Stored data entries
-=-=-

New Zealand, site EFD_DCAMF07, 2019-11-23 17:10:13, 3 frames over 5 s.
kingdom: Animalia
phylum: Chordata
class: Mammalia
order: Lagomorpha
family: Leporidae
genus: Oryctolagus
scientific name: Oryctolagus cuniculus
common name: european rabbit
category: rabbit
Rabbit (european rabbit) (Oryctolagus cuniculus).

-=-=-

• YOUR ASSIGNMENT:
Nothing in the data above may be skipped; repeat it all exactly.

• EXPECTED OUTPUT:
New Zealand, site EFD_DCAMF07, 2019-11-23 17:10:13, 3 frames over 5 s.
kingdom: Animalia
phylum: Chordata
class: Mammalia
order: Lagomorpha
family: Leporidae
genus: Oryctolagus
scientific name: Oryctolagus cuniculus
common name: european rabbit
category: rabbit
Rabbit (european rabbit) (Oryctolagus cuniculus).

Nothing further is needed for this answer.